◆ **Required work**
Retype, exactly and with both ends included, the lines below from the one containing "Premier Premium 36-Piece" through the end; omit the pictures.

◆ **Data excerpt**
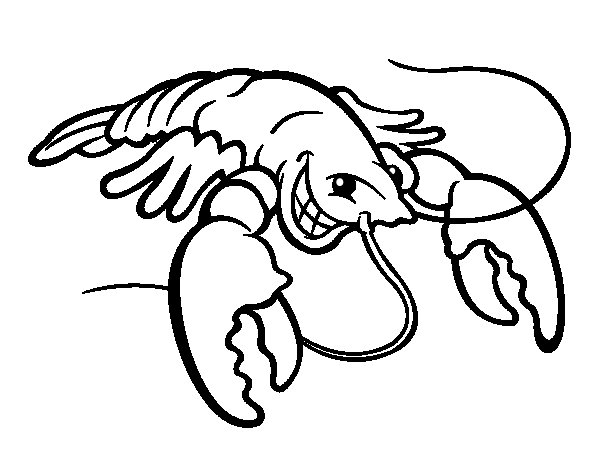600x470 Lobster Coloring Pages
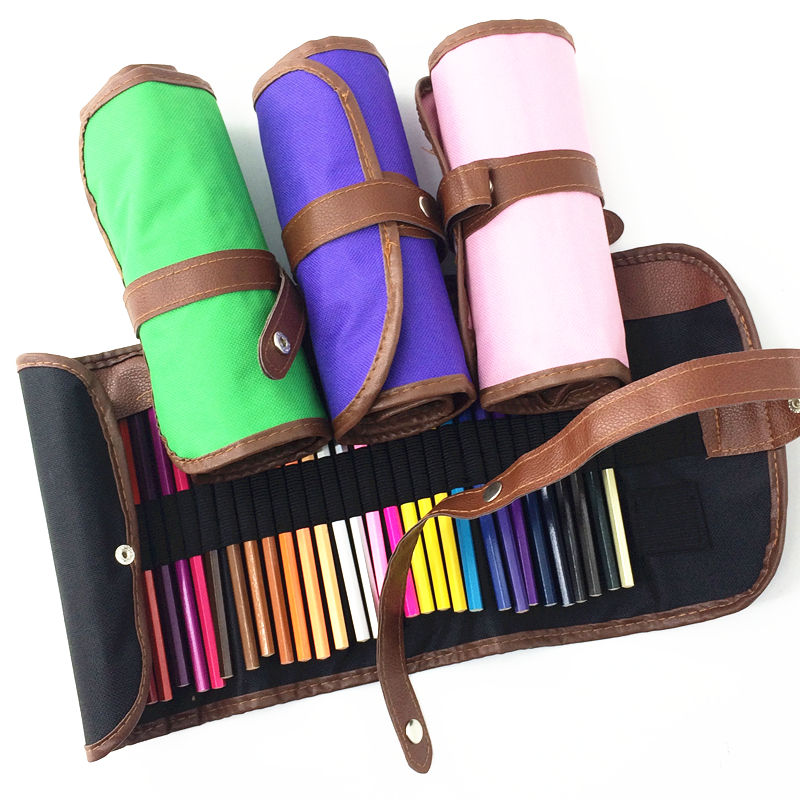 Premier Premium 36-Piece Artist Pencil Colored Pencil Drawing with roll up Canvas Bag Sketch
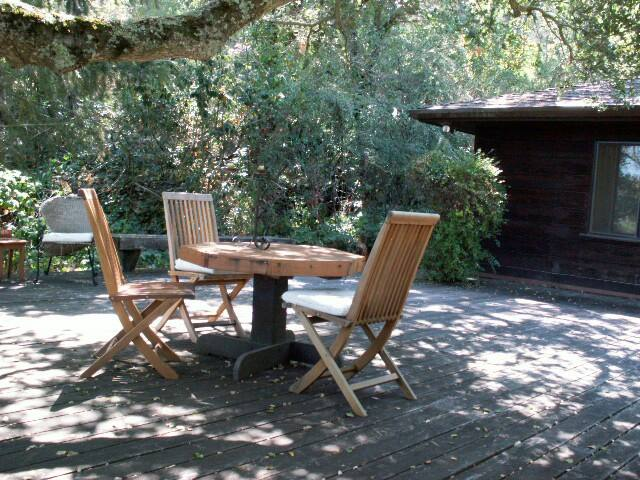 Wooden house under oak trees - Orinda - Casa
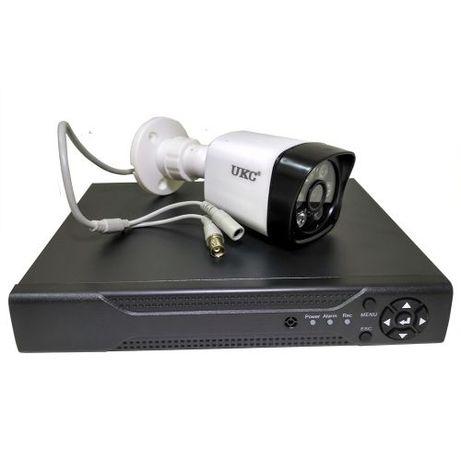 Набор DVR регистратор 4 канальный и 4 камеры DVR CAD D001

◆ **Task solution**
 Premier Premium 36-Piece Artist Pencil Colored Pencil Drawing with roll up Canvas Bag Sketch
 Wooden house under oak trees - Orinda - Casa
 Набор DVR регистратор 4 канальный и 4 камеры DVR CAD D001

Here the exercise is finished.